General object and activity recognition is a fundamental problem in
computer vision that has been the subject of much research. Traditional
approaches include model based and appearance template based methods.
Recently, inspired by methods from the text retrieval literature, local
visual feature-based models have shown a lot of success for recognition
of objects or activities with large within-class geometric variability.
There are several challenges in this approach, namely feature selection
and target modeling using these features. This thesis proposes a
local-global visual feature-based framework for general object and
activity recognition with novel methods for these problems:
1) Combinatorial and statistical methods for selecting informative
parts to build statistical models for part-based object recognition.

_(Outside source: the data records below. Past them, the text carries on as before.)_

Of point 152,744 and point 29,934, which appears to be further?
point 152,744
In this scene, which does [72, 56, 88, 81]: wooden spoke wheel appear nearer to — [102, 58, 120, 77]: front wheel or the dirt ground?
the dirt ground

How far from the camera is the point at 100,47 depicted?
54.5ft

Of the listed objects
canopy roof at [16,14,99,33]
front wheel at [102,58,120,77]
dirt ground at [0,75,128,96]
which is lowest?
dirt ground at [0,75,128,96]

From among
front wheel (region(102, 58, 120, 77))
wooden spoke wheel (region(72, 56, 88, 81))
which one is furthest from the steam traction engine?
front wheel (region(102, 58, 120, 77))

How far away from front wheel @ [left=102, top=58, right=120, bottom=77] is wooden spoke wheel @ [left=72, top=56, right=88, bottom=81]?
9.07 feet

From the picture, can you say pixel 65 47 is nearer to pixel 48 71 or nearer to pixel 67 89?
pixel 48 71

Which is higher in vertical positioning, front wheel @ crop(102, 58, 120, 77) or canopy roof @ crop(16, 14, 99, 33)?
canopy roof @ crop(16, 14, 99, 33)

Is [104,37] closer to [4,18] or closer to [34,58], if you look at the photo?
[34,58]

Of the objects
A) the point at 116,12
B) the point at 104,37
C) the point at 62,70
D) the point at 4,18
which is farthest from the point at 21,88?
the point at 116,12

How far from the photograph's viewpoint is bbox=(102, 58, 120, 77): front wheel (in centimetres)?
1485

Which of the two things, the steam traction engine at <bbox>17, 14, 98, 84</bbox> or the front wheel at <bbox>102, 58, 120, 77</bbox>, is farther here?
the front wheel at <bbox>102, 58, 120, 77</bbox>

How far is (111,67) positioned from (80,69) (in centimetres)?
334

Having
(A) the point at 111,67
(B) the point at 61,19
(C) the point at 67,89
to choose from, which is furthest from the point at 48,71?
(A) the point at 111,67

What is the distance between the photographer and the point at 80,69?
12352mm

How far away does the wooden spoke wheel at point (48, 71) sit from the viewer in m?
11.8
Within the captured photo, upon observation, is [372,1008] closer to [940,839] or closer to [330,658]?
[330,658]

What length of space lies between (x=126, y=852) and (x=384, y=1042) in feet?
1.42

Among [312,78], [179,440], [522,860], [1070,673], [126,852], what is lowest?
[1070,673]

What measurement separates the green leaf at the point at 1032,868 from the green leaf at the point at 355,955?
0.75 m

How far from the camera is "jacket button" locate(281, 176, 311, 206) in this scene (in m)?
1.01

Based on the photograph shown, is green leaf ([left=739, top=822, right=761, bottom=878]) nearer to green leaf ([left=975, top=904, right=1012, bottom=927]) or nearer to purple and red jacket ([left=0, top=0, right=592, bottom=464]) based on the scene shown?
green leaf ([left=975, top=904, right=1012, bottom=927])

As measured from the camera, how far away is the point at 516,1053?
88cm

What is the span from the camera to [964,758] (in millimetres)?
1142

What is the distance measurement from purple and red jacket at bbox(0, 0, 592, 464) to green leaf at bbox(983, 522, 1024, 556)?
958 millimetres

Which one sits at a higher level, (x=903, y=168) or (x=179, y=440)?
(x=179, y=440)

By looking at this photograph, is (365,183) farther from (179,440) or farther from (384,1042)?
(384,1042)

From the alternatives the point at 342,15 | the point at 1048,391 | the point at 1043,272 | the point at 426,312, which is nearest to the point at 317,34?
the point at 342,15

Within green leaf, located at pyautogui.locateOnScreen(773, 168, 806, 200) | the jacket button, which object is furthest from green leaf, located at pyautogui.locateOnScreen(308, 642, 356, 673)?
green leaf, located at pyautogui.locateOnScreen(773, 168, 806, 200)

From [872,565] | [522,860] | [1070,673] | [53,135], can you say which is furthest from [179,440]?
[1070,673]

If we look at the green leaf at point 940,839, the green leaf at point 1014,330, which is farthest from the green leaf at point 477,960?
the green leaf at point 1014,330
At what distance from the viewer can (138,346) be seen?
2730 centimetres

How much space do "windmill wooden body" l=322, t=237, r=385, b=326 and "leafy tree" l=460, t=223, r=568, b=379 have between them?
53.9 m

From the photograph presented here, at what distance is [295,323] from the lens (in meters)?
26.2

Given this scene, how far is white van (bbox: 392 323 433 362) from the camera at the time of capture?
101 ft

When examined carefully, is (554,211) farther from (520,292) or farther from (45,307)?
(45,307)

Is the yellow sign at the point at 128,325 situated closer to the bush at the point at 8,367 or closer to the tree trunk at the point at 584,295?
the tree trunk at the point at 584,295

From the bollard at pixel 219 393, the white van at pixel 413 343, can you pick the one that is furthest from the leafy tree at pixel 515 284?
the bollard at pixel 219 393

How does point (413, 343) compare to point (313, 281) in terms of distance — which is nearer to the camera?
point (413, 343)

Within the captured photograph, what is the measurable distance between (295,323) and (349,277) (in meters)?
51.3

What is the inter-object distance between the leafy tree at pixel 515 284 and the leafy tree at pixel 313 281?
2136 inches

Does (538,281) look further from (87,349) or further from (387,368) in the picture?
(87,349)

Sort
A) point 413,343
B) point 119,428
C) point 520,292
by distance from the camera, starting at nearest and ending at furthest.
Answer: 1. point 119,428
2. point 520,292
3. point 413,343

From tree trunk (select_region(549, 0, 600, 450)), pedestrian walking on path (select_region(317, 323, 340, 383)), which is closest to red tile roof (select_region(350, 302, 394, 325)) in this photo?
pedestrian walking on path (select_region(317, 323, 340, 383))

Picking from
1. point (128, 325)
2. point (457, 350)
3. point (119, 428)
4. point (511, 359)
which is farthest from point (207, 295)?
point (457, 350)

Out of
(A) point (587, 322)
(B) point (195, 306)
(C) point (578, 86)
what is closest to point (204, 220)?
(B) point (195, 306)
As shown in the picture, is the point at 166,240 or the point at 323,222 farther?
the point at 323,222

First a combinatorial optimization formulation is used for clustering
on a weighted multipartite graph. Second, a statistical method for
selecting discriminative parts from positive images is used to localize
objects.
2) An entropy based vocabulary selection method for "bag-of-words"
model for activity recognition.
3) Integrating both spatial and temporal information with
appearance feature for human activity recognition. This method models
the human motions with the distribution of local motion features and
their spatial-temporal arrangements.
The effectiveness of the proposed methods is demonstrated by several
object recognition and activity recognition data sets, which include
human facial expressions and hand gestures, etc.
This thesis also covers an interesting project regarding a framework of
applying Discrete Fourier Transform to detect salient regions in images
and video sequences. This framework generalizes the previous saliency
detection methods and can be applied for saliency detection in the
video sequences.